1. For the most part, buying a sustainable product, not wrapped in plastic, simplifies your life. When you decide to seek out more earth friendly options, you have more time to deal with other things in your life rather than worry about more micro-plastics in your body, putting plastic in your recycling bin only to know it won’t get recycled or thinking about what harmful chemicals are lurking in your products. It frees up your precious time.

2. If a large corporation is behind whatever ‘sustainable’ product is being advertised, like Proctor & Gamble’s Tide, take all their claims with a enormous grain of salt. Greenwashing is the norm. Some of these corporations sustainability pages are quite, unintentionally, funny.

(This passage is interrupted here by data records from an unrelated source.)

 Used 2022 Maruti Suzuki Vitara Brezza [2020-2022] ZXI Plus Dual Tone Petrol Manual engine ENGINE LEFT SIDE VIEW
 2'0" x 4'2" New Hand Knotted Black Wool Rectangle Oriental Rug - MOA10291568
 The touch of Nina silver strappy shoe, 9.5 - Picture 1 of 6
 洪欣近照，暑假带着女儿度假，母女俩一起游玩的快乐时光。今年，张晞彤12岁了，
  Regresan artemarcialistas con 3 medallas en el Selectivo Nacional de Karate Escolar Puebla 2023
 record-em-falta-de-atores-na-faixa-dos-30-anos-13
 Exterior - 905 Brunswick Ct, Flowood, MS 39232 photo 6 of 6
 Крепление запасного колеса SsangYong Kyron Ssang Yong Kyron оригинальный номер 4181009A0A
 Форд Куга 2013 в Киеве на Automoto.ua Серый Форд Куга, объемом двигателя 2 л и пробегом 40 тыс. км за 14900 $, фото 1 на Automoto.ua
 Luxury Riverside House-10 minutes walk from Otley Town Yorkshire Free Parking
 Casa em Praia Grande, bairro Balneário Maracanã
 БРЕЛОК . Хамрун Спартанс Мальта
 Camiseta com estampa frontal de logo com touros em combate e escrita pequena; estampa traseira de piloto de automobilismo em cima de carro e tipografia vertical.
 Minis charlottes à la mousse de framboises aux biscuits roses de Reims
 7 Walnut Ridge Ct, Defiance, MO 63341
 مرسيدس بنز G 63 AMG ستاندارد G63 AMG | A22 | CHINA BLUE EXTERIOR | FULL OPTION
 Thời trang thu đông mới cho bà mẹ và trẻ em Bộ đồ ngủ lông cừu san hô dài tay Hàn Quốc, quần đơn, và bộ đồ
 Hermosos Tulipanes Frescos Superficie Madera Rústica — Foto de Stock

3. It is very easy to get fooled into thinking a company or a product is being truly, earth-friendly. So if you find out your favorite soap company buys plastic offsets and still uses plastic packaging, (which you were willing to deal with since you really liked what the company was all about) don’t get upset with yourself. You’ve learned something. Move on to a better company.

4. We learned what plastic offsets were and how gravely disappointed we were to see Grove Collaborative, among others, pay to burn plastic in underserved parts of the world just so they can claim to be “plastic neutral,” and lure customers into thinking that’s a good thing. Buring plastic to fuel cement kilns is worse than burning coal. Or hey, just stop selling plastic as that is plastic neutral too.

5. Some of the things we hoped we would keep buying turned out to be inadequate. Disappointment usually came in the form of a product falling out of its intended container (we had high hopes for the Dove refillable deodorant) or not melting completely in my washing machine or just being a stupid price for having to add my own water AND help save the environment.

6. It’s not easy to find products in stores that are not in plastic. Most times you will have to shop online.